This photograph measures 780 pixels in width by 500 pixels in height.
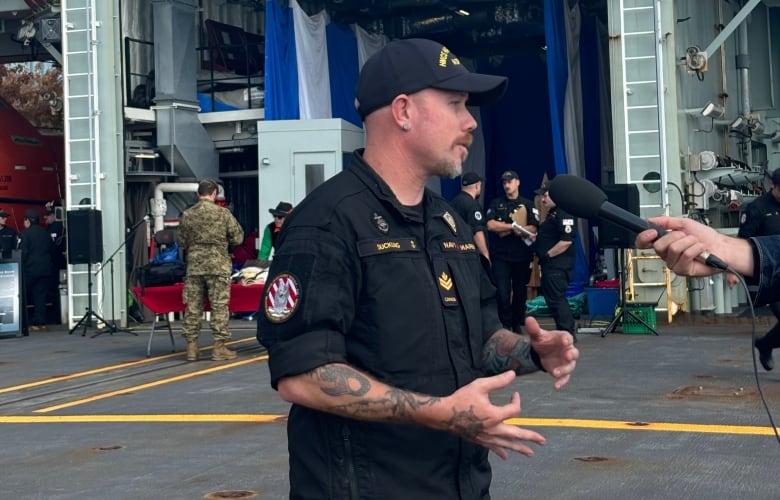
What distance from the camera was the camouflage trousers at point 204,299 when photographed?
12633mm

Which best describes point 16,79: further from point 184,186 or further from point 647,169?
point 647,169

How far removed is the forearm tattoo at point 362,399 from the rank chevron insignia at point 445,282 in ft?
1.15

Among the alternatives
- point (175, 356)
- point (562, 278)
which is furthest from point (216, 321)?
point (562, 278)

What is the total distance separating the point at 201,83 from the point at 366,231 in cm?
2008

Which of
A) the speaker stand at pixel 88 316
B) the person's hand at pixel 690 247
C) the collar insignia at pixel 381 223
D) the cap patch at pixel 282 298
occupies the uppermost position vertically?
the collar insignia at pixel 381 223

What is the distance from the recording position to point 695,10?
1923 cm

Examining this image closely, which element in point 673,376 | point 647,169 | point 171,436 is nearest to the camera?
point 171,436

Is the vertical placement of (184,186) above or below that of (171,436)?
above

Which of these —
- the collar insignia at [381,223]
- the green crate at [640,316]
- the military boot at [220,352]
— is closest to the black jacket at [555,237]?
the green crate at [640,316]

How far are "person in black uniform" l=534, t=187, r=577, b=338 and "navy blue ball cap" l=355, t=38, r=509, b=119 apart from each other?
1027 cm

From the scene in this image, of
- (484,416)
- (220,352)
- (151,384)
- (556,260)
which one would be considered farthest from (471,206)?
(484,416)

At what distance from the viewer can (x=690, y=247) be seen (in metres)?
2.65

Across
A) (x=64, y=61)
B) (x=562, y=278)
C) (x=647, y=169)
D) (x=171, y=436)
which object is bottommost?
(x=171, y=436)

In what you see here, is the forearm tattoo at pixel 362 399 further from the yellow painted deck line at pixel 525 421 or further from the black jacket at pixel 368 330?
the yellow painted deck line at pixel 525 421
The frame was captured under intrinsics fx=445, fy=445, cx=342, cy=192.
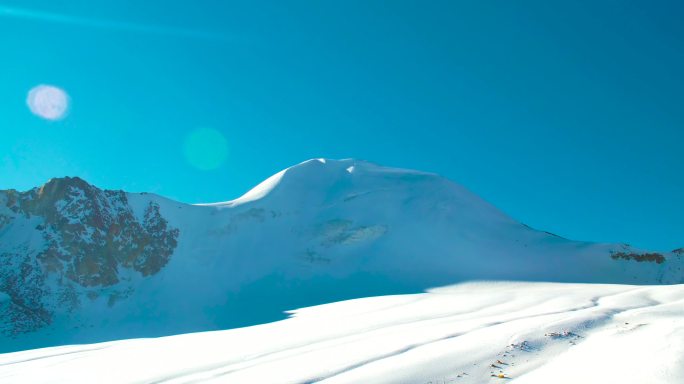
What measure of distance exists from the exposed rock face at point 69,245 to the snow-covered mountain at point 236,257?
100mm

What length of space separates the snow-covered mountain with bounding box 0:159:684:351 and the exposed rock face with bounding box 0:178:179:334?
0.10 m

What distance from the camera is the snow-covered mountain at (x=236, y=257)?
31.7 m

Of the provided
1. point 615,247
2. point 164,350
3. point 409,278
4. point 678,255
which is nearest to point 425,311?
point 164,350

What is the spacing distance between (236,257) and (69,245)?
43.6ft

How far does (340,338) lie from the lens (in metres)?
11.5

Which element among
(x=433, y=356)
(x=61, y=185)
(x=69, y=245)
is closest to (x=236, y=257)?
(x=69, y=245)

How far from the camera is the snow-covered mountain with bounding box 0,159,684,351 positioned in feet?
104

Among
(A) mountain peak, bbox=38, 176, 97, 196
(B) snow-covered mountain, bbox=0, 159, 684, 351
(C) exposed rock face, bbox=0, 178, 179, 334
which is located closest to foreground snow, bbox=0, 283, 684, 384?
(B) snow-covered mountain, bbox=0, 159, 684, 351

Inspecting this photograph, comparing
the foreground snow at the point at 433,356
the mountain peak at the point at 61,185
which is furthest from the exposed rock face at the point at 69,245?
the foreground snow at the point at 433,356

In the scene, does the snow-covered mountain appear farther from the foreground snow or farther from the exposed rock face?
the foreground snow

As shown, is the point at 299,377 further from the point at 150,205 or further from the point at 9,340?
the point at 150,205

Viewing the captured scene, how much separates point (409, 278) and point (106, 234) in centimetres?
2580

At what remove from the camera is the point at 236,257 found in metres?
40.0

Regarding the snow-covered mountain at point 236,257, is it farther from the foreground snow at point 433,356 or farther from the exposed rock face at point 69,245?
the foreground snow at point 433,356
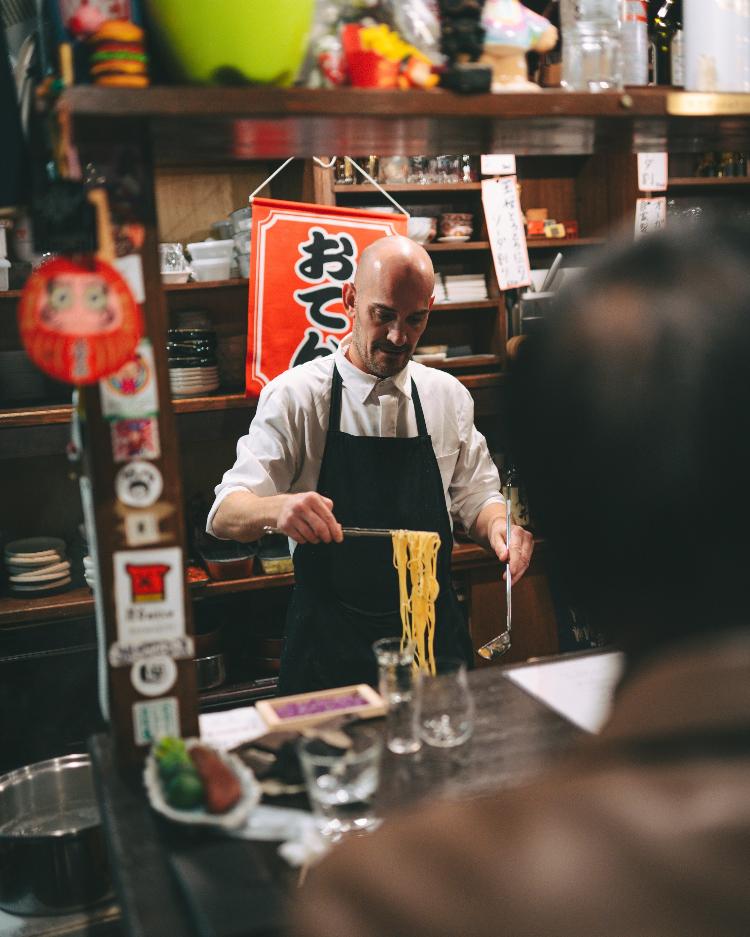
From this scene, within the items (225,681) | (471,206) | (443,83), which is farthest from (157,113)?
(471,206)

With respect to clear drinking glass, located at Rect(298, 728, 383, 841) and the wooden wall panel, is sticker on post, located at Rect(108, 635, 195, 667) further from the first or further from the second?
the wooden wall panel

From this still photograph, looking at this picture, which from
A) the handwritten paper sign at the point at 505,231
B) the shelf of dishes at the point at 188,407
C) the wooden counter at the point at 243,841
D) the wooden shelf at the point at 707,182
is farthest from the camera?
the wooden shelf at the point at 707,182

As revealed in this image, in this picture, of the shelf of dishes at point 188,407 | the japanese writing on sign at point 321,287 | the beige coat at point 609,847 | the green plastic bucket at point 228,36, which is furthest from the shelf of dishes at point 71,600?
the beige coat at point 609,847

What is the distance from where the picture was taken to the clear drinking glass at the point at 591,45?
1823mm

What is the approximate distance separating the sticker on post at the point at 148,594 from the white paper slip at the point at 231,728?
9.9 inches

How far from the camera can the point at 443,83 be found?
5.60 feet

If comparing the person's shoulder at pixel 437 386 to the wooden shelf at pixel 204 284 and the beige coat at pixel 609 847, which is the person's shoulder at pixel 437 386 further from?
the beige coat at pixel 609 847

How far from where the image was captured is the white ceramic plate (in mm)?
1545

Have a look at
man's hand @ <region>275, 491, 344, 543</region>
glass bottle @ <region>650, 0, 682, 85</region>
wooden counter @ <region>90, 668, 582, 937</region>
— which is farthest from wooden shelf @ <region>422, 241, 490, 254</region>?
wooden counter @ <region>90, 668, 582, 937</region>

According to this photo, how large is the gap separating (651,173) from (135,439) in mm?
3228

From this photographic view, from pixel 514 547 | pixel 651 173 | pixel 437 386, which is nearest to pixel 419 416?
pixel 437 386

**DIRECTIVE**
Reproduce verbatim every line of the material from the line containing "If comparing the" through the final line, with both of these lines included.

**ANSWER**
If comparing the person's shoulder at pixel 437 386 to the wooden shelf at pixel 204 284 and the beige coat at pixel 609 847, which is the person's shoulder at pixel 437 386 further from?
the beige coat at pixel 609 847

How far from where the image was captured is the white ceramic plate (in mm)?
1545

Have a look at
man's hand @ <region>275, 491, 344, 543</region>
glass bottle @ <region>650, 0, 682, 85</region>
wooden counter @ <region>90, 668, 582, 937</region>
— which is farthest from wooden shelf @ <region>422, 241, 490, 254</region>?
wooden counter @ <region>90, 668, 582, 937</region>

According to this photo, how large is the gap separating (651,173) from (135,439) in mm?
3228

From this photographic view, from pixel 514 547 | pixel 651 173 | pixel 437 386, which is nearest to pixel 419 416?
pixel 437 386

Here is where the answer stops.